Consuming coconut oil leads to higher levels of LDL or ‘bad’ cholesterol compared with other vegetable oils and holds no benefits with regards to body fatness, inflammation, blood sugar, or heart health, reports the Cardivascular Research Foundation’s TCTMD website.
The findings were the result of a new meta analysis conducted by researchers at the National University of Singapore of 16 international trials comparing the effects of at least two weeks of coconut oil consumption with other non-tropical vegetable oils or palm oil on cardiovascular risk factors.
Senior author Rob van Dam said the researchers conducted their study because of how widely coconut oil was promoted as being beneficial.

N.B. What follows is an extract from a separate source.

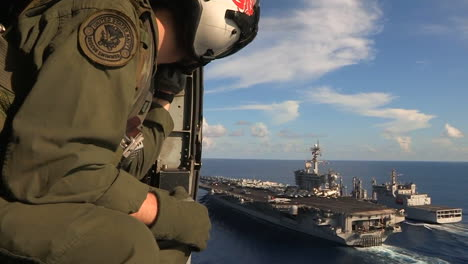 Aerial-From-A-Helicopter-With-Military-Personnel-Visible-Over-An-Aircraft-Carrier-As-Sea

“Compared with non-tropical vegetable oils, coconut oil significantly increased total cholesterol, LDL cholesterol, and HDL cholesterol but not triglycerides, body measurements, glycemia, or C-reactive protein,” TCTMD wrote on 16 January.
Compared with palm oil, coconut oil also significantly increased total cholesterol by 25.57 milligrammes per decilitre (mg/dL), LDL cholesterol by 20.50mg/dL, and HDL cholesterol by 2.83 mg/dL but did not impact triglycerides.
“Our results on the adverse effects of coconut oil as compared with alternative cooking oils on LDL cholesterol concentrations thus align with dietary recommendations to replace saturated fat with polyunsaturated fat,” the authors wrote.
Van Dam said coconut oil consisted of about 90% saturated fat, higher than the proportion of saturated fat in butter or lard.
“High coconut oil consumption increases blood LDL cholesterol concentrations and may thus increase risk of heart disease,” he added, although limited use of the oil for taste in cooking was unlikely to have a substantial detrimental effect.
Deidre Mattina of the Henry Ford Health System’s Women’s Heart Center told TCTMD that claims over the anti-inflammatory properties of coconut oil had been based on smaller studies form geographically isolated populations.
“A lot of that we sort of took out of context and from what other components are available in those populations’ diets. And then people are just always looking for something that’s marketed as being natural or different in processing.”